[[ EXTRACT PROVIDED open ]]
When the idea for a community garden was first conceived, Vernon Township Community Engagement Director Stacy Nielsen envisioned how-to classes for planting, growing, harvesting and recipes using fresh produce would all be part of the concept. But because of the COVID-19 pandemic, classes were canceled, but the garden remains.
The idea began to take shape when Nielsen was hired in September 2019.
“There was talk about what projects for community engagement look like, and one of the things brought up was a community garden,” Nielsen said. “We had to find a place to put it.”
Nielsen learned where the utilities were and received feedback from a local farmer on the best place to put a garden. The township building at 700 W. Broadway, Fortville, had some extra land, and so the ground was tilled last fall and Nielsen began to gauge community interest.
Approximately 40 people attended a call-out meeting, and despite the pandemic, the township filled all but two of the 23 community plots, which are 5-by-10 feet and can be planted for a $20 deposit. If gardeners clean the plot at the end of the season, they receive their deposit back.
In addition to the community plots, the township took over six plots to cultivate vegetables to fill three local food pantries. The local master gardeners, the Purdue Extension and a Future Farmers of America student Lillie Fronek partnered to bring the plan to fruition.
Fronek is using the endeavor as one of her FFA projects at Mt. Vernon High School.
“I’ve been running most of the actual gardening and overseeing and helping people with what they need or answering any questions they might have to try to guide them in the right direction,” Fronek said. “I’ve always loved gardening, and the food goes to help people, especially in these times. When people need food, we can give them fresh produce.”
The garden was made possible through a $1,000 Purdue Extension grant that allowed the township to purchase gardening supplies.
Food from the township’s six plots will benefit the Fortville Christian Church food pantry, Angel Connection and Mainstreet Food Pantry.
Normally, approximately 50 people use the Fortville Christian Church food pantry each Tuesday. However, the number has been closer to 130 during the pandemic.
[[ EXTRACT PROVIDED closed ]]
Extend the article on the Vernon Township community garden, starting after its last sentence.
[[ SOURCE INFORMATION open ]]
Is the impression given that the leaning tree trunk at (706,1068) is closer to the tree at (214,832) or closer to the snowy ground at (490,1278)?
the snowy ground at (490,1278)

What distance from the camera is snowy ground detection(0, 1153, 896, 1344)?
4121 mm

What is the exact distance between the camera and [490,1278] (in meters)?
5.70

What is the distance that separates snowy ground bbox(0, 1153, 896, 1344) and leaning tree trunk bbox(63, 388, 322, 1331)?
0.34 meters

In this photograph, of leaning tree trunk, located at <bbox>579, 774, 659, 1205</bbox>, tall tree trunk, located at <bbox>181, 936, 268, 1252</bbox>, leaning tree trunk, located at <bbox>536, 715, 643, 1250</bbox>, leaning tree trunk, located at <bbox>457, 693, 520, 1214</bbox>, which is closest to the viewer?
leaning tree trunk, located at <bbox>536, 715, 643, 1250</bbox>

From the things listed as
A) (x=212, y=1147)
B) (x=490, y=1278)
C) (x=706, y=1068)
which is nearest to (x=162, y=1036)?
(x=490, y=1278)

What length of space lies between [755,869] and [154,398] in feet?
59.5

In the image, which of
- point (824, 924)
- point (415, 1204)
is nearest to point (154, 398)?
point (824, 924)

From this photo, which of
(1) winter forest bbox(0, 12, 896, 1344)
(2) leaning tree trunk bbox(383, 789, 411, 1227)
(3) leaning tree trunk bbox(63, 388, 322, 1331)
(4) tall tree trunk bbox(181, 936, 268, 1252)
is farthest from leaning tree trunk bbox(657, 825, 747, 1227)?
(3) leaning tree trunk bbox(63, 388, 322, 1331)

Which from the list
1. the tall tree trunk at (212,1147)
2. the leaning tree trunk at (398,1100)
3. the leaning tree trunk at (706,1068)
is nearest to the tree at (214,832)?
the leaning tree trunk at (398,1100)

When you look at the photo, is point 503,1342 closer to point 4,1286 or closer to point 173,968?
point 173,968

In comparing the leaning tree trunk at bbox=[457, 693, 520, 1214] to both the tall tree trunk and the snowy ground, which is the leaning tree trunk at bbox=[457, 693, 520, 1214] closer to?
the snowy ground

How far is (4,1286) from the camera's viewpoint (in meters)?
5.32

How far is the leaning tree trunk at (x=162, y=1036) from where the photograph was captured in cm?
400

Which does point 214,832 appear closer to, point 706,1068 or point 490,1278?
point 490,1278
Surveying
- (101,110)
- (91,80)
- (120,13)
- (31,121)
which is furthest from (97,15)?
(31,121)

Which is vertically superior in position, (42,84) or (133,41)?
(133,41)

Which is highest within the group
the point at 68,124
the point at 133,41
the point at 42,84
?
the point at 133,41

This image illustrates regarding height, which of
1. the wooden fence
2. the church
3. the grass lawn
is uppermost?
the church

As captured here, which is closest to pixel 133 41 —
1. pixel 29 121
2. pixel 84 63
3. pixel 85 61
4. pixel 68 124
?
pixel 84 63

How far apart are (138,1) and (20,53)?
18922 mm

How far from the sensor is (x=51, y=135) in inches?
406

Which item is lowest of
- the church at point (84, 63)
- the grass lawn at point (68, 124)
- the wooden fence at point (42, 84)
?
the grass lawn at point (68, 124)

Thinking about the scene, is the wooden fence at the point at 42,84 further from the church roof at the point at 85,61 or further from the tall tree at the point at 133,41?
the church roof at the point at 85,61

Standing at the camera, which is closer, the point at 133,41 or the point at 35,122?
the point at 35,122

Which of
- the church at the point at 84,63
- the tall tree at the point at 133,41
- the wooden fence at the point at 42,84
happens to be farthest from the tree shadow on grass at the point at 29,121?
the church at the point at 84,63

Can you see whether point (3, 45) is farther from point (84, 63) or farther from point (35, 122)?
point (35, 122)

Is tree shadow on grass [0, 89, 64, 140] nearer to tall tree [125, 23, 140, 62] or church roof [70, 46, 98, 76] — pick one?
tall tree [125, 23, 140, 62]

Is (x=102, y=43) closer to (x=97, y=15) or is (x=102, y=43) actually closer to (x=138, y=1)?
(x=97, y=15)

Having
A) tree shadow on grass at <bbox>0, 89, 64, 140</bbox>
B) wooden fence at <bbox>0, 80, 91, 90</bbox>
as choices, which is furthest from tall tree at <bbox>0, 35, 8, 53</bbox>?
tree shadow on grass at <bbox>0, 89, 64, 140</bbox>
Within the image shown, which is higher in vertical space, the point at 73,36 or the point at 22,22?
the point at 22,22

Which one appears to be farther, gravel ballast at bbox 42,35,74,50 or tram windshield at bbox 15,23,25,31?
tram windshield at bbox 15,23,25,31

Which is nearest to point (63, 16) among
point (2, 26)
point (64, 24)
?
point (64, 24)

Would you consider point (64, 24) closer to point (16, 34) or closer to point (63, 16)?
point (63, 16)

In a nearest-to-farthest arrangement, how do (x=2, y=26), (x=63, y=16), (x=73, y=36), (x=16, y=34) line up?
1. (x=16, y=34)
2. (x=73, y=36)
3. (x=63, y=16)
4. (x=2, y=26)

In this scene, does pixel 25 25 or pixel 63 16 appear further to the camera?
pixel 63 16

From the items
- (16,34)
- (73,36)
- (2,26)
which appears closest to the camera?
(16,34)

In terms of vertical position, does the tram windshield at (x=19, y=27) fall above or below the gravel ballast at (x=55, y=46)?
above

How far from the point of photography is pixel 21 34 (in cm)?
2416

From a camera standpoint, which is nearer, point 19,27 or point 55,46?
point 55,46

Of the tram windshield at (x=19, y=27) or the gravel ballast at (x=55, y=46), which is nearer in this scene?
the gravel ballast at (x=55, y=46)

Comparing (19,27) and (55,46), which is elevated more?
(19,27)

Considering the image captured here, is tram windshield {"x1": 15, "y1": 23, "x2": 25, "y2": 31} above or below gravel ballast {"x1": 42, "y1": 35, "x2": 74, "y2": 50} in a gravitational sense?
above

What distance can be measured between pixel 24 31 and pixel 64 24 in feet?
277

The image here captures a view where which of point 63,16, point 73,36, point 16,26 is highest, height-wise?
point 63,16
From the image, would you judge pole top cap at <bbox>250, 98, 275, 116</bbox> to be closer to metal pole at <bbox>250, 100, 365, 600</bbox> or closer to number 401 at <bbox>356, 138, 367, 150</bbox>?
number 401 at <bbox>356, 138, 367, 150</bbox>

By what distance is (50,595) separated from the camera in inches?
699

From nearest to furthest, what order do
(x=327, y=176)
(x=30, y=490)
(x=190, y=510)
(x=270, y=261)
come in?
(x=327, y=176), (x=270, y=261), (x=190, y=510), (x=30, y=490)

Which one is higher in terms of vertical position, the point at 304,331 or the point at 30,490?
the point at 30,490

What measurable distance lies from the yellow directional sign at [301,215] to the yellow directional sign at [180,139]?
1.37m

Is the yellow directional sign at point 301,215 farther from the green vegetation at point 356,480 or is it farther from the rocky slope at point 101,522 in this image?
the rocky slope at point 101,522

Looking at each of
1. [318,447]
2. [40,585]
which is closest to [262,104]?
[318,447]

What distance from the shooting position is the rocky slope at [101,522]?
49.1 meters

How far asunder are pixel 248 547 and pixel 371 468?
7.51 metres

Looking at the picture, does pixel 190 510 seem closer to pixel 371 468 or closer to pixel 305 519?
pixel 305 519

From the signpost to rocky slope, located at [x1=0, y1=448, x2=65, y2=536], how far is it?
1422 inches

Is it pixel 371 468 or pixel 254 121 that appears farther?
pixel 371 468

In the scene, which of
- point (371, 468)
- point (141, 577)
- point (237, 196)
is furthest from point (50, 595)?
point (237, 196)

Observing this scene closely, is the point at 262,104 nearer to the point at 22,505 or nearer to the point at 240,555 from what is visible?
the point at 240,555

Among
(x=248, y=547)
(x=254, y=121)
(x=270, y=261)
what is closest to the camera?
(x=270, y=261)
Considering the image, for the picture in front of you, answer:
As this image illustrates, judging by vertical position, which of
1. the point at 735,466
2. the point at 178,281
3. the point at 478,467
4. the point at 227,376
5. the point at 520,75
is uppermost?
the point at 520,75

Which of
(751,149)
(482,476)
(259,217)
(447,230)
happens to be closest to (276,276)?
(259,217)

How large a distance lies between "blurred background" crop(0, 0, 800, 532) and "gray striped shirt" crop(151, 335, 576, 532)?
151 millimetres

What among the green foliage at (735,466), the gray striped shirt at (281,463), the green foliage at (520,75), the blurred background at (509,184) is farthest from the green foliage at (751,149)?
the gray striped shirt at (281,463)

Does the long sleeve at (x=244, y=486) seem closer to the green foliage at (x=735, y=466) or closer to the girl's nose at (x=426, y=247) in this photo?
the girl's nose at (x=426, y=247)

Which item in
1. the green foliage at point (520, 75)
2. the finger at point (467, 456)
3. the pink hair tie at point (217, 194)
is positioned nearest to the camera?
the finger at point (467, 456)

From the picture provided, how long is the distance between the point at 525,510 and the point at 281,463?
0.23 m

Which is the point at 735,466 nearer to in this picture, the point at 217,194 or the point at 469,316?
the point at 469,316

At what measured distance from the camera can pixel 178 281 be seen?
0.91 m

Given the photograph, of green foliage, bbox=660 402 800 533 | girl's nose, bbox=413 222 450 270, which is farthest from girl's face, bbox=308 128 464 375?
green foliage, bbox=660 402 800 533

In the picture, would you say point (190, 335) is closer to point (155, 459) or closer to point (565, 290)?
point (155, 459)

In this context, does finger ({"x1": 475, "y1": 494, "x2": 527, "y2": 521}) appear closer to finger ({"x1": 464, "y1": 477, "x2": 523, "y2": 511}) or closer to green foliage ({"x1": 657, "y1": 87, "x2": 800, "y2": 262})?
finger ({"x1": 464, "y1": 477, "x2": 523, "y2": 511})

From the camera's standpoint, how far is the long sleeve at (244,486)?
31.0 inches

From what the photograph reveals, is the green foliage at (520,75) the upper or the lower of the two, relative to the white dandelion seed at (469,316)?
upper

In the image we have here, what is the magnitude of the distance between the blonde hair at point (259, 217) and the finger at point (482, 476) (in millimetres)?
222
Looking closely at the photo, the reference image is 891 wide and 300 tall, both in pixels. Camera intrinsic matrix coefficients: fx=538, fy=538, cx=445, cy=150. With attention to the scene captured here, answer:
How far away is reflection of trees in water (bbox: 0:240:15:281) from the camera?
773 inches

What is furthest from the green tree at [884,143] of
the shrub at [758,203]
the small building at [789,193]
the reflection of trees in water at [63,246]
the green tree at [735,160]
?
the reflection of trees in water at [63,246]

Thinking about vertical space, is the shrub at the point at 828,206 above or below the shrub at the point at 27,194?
[[ SOURCE INFORMATION closed ]]
▶ [EXERCISE OUTPUT]
“This is our first year, so the harvest really will just start coming in,” Fortville Christian Church food pantry director Erin Flick said. “The past few years we have had a few local community members ask, ‘Did you guys want vegetables?’ But it was never enough to feed everybody that comes through, so this year, the way things are looking, we will have a couple (times) all this produce was from the community garden.”
As part of the grant requirements, the township must log volunteer hours and the amount of produce harvested and donated to pantries.
“We tried to keep everything in the garden stuff people would know or understand what it was, or at least have some familiarity with it,” Nielsen said.
In the future, the township wants to conduct cooking classes to show those in need how to cook fresh produce provided by the community garden.
‘A great partner’
As part of the grant from Purdue Extension, local food pantries received 300 packets of seeds. Some were flowers but most were vegetables.
“I passed those out as people came through the food pantry, and I think that every person who came through got three,” Fortville Christian Church food pantry director Erin Flick said.
Purdue Extension has been a valued asset.
“They’ve been a great partner,” Vernon Township Community Engagement Director Stacy Nielsen said. “A lot of what they do is about nutrition education, and the grant was based on understanding what food security looks like and the impact of that in this community. Purdue Extension was motivated to have fresh food in all of our homes.”